───── DATA FOR THIS TASK
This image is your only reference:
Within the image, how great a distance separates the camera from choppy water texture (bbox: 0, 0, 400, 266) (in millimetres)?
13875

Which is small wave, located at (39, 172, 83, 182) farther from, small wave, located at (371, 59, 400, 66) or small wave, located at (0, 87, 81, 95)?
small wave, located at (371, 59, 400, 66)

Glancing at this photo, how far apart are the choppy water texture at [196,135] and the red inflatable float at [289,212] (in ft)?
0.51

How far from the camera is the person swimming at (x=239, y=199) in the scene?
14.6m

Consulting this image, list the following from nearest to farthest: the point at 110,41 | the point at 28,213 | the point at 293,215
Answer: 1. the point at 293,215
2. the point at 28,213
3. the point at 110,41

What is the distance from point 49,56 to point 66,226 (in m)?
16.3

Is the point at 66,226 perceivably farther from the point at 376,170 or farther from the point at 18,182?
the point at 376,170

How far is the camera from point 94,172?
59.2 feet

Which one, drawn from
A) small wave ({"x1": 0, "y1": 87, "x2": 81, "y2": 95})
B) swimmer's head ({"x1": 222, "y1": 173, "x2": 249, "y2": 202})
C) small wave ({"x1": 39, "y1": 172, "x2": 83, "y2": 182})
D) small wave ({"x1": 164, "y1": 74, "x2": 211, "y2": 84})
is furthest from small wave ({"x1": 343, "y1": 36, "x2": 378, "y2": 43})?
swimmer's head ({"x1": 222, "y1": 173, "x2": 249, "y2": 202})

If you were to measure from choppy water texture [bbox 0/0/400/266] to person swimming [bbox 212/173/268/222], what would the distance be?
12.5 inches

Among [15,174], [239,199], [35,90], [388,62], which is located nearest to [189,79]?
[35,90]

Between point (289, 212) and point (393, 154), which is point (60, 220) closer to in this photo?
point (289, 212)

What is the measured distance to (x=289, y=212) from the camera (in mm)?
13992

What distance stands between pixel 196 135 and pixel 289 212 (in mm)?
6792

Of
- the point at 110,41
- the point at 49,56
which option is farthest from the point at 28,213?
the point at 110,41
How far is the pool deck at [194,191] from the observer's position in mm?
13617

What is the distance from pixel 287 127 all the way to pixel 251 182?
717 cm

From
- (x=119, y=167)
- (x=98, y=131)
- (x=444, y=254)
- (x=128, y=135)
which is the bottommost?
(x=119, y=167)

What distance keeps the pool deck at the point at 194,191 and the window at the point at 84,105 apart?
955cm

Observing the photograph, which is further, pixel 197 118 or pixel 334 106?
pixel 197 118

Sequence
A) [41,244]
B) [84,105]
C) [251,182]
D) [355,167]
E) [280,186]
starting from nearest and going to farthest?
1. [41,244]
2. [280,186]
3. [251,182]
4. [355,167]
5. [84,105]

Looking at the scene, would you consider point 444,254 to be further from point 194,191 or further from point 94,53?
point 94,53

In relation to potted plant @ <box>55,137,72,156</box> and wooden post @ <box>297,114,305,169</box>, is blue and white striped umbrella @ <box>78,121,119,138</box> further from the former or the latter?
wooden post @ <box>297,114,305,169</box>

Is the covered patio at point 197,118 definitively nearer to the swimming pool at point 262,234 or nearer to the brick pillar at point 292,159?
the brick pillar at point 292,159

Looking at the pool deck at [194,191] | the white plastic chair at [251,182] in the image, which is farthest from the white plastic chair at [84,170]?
──────────
───── DATA FOR THIS TASK
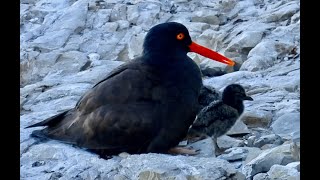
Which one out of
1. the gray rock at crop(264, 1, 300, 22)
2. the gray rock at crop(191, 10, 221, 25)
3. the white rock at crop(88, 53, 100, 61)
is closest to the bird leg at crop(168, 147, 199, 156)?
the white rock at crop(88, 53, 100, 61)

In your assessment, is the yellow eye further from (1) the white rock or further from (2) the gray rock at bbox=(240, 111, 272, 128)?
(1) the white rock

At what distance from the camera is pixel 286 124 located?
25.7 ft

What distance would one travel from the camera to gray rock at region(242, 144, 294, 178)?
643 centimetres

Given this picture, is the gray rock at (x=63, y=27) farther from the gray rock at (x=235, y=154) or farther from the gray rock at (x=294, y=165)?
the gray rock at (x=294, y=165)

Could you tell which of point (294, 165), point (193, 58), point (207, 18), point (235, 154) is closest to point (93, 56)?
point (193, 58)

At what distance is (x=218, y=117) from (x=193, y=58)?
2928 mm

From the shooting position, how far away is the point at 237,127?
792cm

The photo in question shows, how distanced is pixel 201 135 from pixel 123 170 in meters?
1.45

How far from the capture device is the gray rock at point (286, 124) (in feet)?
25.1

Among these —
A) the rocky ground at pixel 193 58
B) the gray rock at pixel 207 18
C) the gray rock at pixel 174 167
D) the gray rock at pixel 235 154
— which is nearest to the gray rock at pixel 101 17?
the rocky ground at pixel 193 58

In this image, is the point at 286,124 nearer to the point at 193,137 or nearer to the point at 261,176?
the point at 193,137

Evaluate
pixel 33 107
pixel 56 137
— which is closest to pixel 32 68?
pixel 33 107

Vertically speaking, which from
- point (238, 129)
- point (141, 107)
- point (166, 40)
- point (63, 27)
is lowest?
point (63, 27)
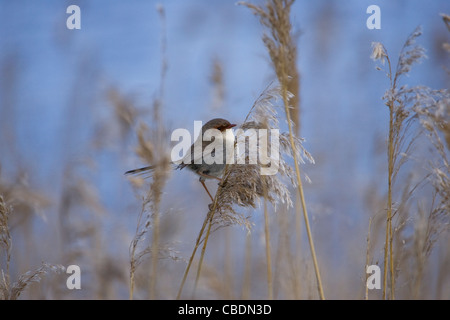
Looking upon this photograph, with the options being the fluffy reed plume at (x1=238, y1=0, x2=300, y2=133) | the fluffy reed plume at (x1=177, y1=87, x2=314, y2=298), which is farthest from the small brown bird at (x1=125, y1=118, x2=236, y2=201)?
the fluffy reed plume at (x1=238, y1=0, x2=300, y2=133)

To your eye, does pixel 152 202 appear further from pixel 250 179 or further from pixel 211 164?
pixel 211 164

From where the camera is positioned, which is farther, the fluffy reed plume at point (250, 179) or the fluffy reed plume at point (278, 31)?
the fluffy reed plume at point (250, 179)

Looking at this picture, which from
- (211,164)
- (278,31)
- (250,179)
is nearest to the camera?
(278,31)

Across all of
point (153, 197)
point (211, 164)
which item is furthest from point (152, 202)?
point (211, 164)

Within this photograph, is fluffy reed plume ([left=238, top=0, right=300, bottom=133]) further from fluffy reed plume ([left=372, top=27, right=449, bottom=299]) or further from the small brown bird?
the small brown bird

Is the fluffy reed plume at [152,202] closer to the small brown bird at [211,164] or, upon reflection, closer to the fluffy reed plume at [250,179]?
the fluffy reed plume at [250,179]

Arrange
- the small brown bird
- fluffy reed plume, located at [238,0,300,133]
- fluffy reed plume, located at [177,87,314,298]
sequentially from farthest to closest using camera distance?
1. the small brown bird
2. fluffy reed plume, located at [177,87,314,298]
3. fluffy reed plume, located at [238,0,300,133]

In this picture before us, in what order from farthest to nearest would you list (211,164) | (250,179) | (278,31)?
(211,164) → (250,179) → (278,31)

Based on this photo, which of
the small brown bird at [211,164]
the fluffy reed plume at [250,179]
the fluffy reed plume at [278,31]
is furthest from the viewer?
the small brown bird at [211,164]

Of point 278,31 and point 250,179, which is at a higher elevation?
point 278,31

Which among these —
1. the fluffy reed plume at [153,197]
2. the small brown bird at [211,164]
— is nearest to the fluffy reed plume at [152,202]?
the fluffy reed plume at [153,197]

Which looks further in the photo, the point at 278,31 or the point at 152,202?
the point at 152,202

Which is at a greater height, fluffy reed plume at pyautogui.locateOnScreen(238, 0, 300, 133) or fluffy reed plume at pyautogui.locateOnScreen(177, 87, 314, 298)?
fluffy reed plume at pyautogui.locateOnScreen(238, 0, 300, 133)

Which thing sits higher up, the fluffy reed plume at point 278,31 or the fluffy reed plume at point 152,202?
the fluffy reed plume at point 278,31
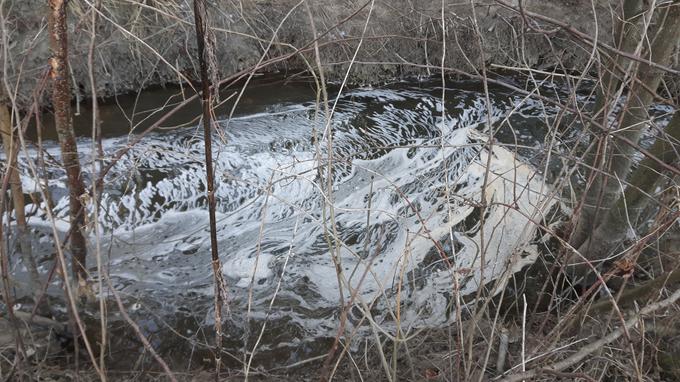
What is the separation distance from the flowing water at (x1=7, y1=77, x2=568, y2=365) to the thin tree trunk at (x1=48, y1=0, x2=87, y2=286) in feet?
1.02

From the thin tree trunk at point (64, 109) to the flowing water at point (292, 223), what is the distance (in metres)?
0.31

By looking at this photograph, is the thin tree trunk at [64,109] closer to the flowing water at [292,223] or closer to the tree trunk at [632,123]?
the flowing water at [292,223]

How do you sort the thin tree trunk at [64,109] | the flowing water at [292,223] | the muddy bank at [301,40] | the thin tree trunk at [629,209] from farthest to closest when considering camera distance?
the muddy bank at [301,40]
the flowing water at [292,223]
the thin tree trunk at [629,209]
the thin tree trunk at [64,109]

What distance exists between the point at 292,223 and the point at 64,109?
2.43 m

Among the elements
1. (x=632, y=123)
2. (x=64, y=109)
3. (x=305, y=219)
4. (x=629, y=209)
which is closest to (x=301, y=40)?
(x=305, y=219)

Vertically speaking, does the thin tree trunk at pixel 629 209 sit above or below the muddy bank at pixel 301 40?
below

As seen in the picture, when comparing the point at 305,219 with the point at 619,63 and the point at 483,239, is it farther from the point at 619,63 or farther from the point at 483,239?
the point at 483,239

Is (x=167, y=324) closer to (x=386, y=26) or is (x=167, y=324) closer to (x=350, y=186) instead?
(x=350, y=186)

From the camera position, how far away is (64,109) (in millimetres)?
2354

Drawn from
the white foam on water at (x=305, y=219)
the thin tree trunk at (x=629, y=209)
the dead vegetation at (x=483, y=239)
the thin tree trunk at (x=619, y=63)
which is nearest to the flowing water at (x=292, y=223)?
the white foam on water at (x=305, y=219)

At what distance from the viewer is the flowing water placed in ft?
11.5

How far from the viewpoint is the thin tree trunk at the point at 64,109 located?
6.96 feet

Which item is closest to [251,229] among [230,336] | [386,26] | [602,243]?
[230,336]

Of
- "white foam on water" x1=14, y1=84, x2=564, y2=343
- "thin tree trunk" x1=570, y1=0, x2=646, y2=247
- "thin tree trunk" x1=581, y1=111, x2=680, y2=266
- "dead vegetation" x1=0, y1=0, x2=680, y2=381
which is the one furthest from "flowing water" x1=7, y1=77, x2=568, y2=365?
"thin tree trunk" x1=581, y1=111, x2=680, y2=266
──────────
# THE REQUEST
Convert everything from the line containing "How far from the camera" down to the line containing "3. the point at 110,41", both included, into a JSON list of strings with one string per line and blank lines left out.

# RESULT FOR THIS TASK
[
  "How far from the camera is the person swimming at (x=239, y=199) in the scene?",
  "14.6m",
  "Consulting this image, list the following from nearest to farthest: the point at 110,41 | the point at 28,213 | the point at 293,215",
  "Answer: 1. the point at 293,215",
  "2. the point at 28,213",
  "3. the point at 110,41"
]